その三人の産婆さんたちに最初に言われた言葉を今でもよく覚えています。

「私たちは助産士という立場上、医師ではないので正常分娩しか取り扱えません。なので、できるだけ正常分娩ができるように日頃からの生活の仕方や食事の仕方、運動等、うるさく言うことになると思います。そして、妊婦さんご自身が自分で責任を持って生活を正すという意識を持ってもらいたいと思います。また、そういう方のお産しか私たちは関わりません。」という、厳しいものでした。 しかしその三人のおかげで、私は今までいかに無自覚に食べ、自然のリズムを無視して体を酷使してきたか、ということに気づく事ができました。この妊婦生活をきっかけに、私の暮らし方や食べ方が随分変化しました。よく寝て、きちんと食べて、しっかり動く。こんな当たり前のことができていなかったんですね。お母さん自身がこんな当たり前のことができていなくて、子育てなんてできっこない、、、と今ではよく分かるのですが、その当時はそんなことすら分かっていませんでした。

しかしその後、準備万端で出産に向けて臨んできたつもりだったのに、臨月手前で切迫早産のため緊急搬送される羽目になってしました。本当にお産は甘く無い。最初から出ばなをくじかれたように感じました。そして同時に、自分の甘さをお腹の子どもにひたすら謝っていました。どうかお願いだから無事に生まれてきて欲しい!と祈り続けました。
結局、あれほど病院の世話にはなりたくないと思ってきた私でしたが、皮肉な事に近代医療に助けられることになりました。病院の最新の技術が無ければ、私の子どもは早産で生まれてしまい、下手をするとその後の成長にも影響を与えかねない状態でした。なのでこのときは、病院の先生や看護士さんたちに心から感謝しました。ここでの助けがなかったら、無事に息子は生まれていなかったかもしれないのですから。

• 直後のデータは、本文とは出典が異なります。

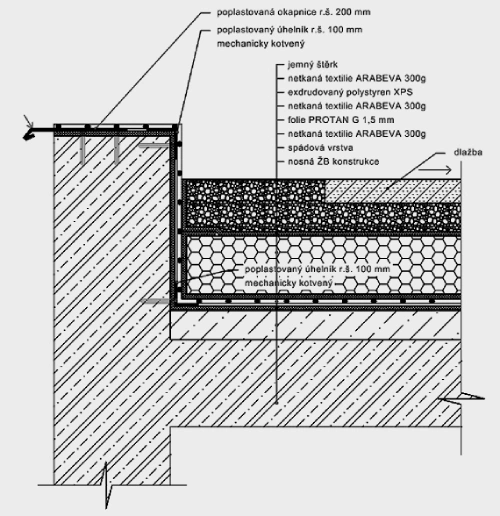 poplastovaná okapnice r.š. 200 mm

poplastovaný úhelník r.š. 100 mm
mechanicky kotvený

jemný štěrk
netkaná textilie ARABEVA 300g
exdrudovaný polystyren XPS
netkaná textilie ARABEVA 300g
folie PROTAN G 1,5 mm
netkaná textilie ARABEVA 300g
spádová vrstva
nosná ŽB konstrukce

dlažba

poplastovaný úhelník r.š. 100 mm
mechanicky kotvený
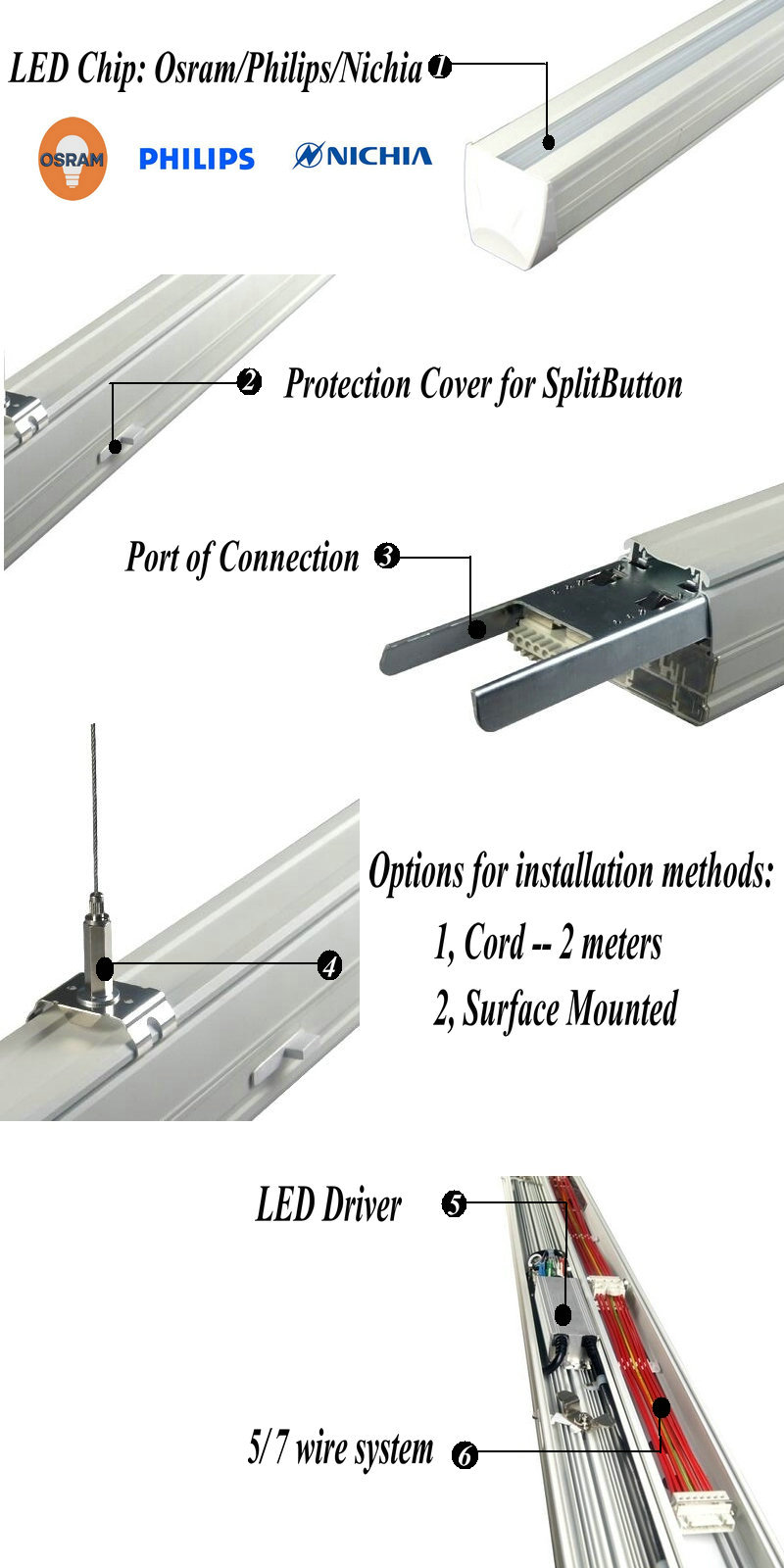 LED Chip: Osram/Philips/Nichia 1

OSRAM PHILIPS NICHIA

2 Protection Cover for SplitButton

Port of Connection 3

Options for installation methods:

1, Cord -- 2 meters

2, Surface Mounted

4

LED Driver 5

5/7 wire system 6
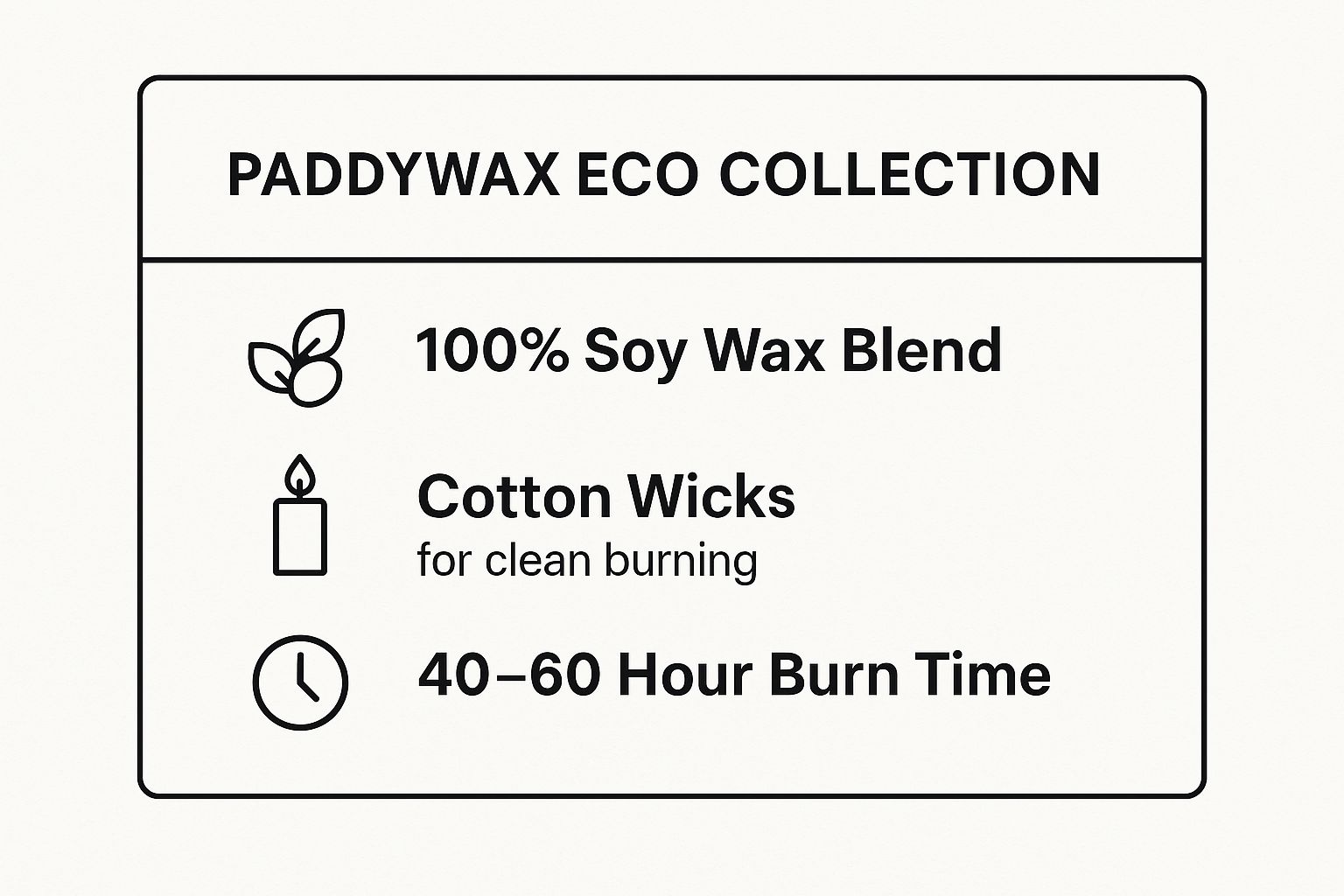 PADDYWAX ECO COLLECTION

100% Soy Wax Blend

Cotton Wicks
for clean burning

40–60 Hour Burn Time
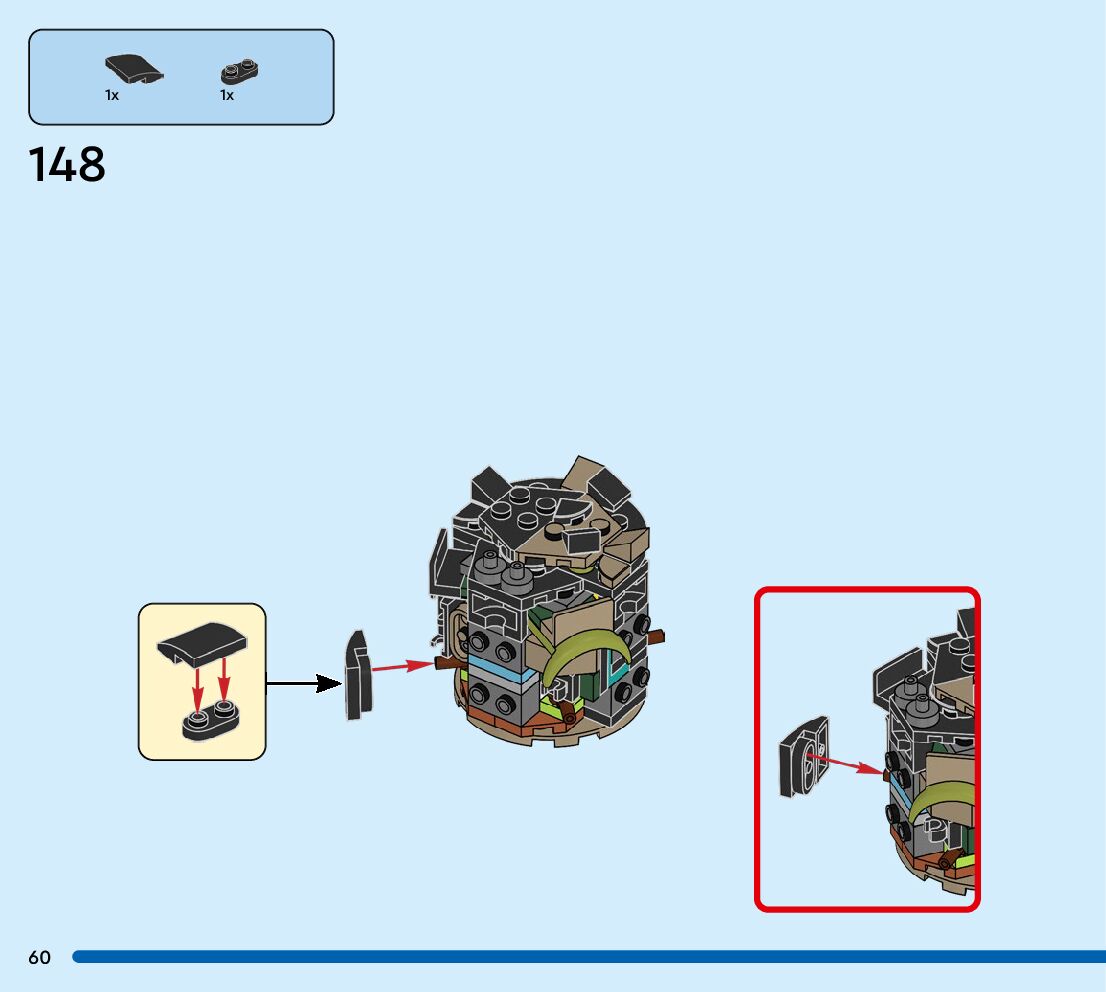 1x
1x

148

60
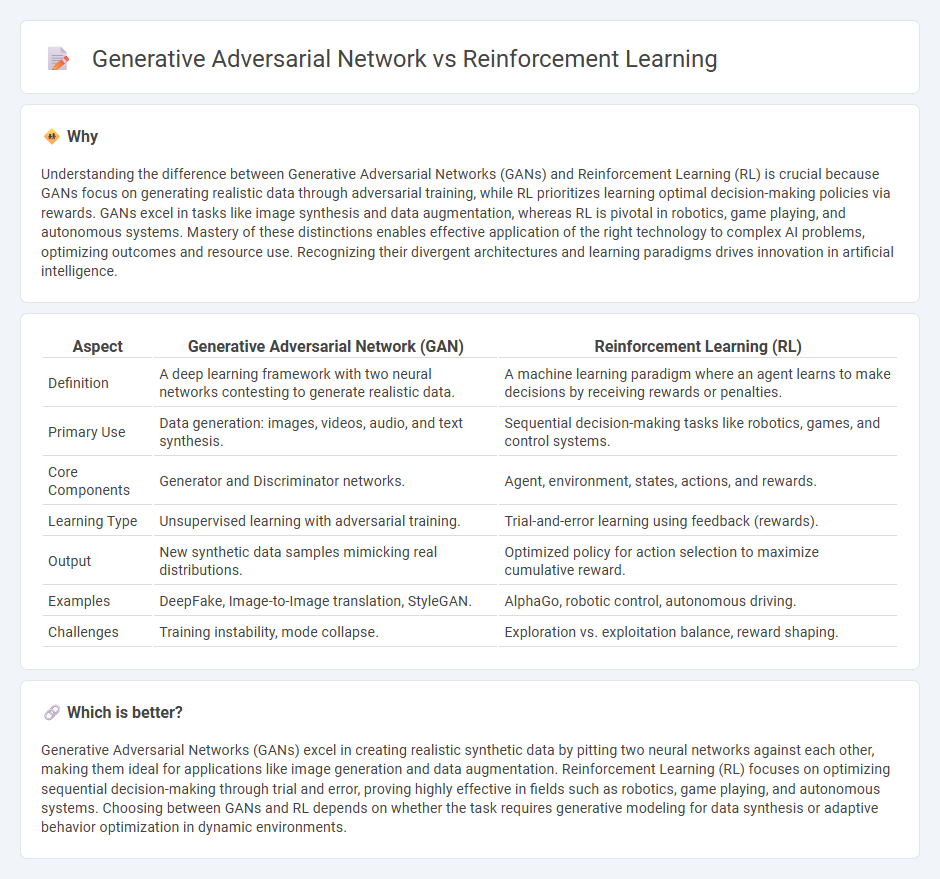 Generative Adversarial Network vs Reinforcement Learning

Why

Understanding the difference between Generative Adversarial Networks (GANs) and Reinforcement Learning (RL) is crucial because GANs focus on generating realistic data through adversarial training, while RL prioritizes learning optimal decision-making policies via rewards. GANs excel in tasks like image synthesis and data augmentation, whereas RL is pivotal in robotics, game playing, and autonomous systems. Mastery of these distinctions enables effective application of the right technology to complex AI problems, optimizing outcomes and resource use. Recognizing their divergent architectures and learning paradigms drives innovation in artificial intelligence.

| Aspect | Generative Adversarial Network (GAN) | Reinforcement Learning (RL) |
|---|---|---|
| Definition | A deep learning framework with two neural networks contesting to generate realistic data. | A machine learning paradigm where an agent learns to make decisions by receiving rewards or penalties. |
| Primary Use | Data generation: images, videos, audio, and text synthesis. | Sequential decision-making tasks like robotics, games, and control systems. |
| Core Components | Generator and Discriminator networks. | Agent, environment, states, actions, and rewards. |
| Learning Type | Unsupervised learning with adversarial training. | Trial-and-error learning using feedback (rewards). |
| Output | New synthetic data samples mimicking real distributions. | Optimized policy for action selection to maximize cumulative reward. |
| Examples | DeepFake, Image-to-Image translation, StyleGAN. | AlphaGo, robotic control, autonomous driving. |
| Challenges | Training instability, mode collapse. | Exploration vs. exploitation balance, reward shaping. |

Which is better?

Generative Adversarial Networks (GANs) excel in creating realistic synthetic data by pitting two neural networks against each other, making them ideal for applications like image generation and data augmentation. Reinforcement Learning (RL) focuses on optimizing sequential decision-making through trial and error, proving highly effective in fields such as robotics, game playing, and autonomous systems. Choosing between GANs and RL depends on whether the task requires generative modeling for data synthesis or adaptive behavior optimization in dynamic environments.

幸い、その後病院の手厚い治療と見守りで無事に臨月を迎え、自宅に帰ることができました。そして無事に自宅で息子を出産することができました。このときのお産の体験は、まさにこの映画の中で妊婦さんたちが見せてくれるのと同じような、感動の体験でした。いや、感動という言葉では軽すぎるぐらい、人生感がガラッと変わってしまうような体験でした。

映画の中の妊婦さんのが、「お産の体験を何度も思い出します。いえ、何度でも思い出したいんです。」と話していますが、本当によく分かります。女性にとって、幸せなお産の体験は、まさに宝物のような体験だからです。そして、「いのち」というものには善も悪もなく、その存在そのものが圧倒的な価値を持っているという事を体全体で感じさせる瞬間だと思いました。

この玄牝という映画は、自然分娩万歳!という偏った映画と捉えられることが多いのですが、決してそうではありません。それは、映画の中の吉村先生の苦悩を見ていただくとよくわかると思います。この河瀬直美監督は、実に中立の立場で撮りきっていると思います。

これから子どもを産み育てようと思う若い人たち、そして子育ても過ぎ去って、人生の原点を見つめ直したい人に、いのちとは何かを問い直す意味で、是非とも観ていただきたい映画だと思います。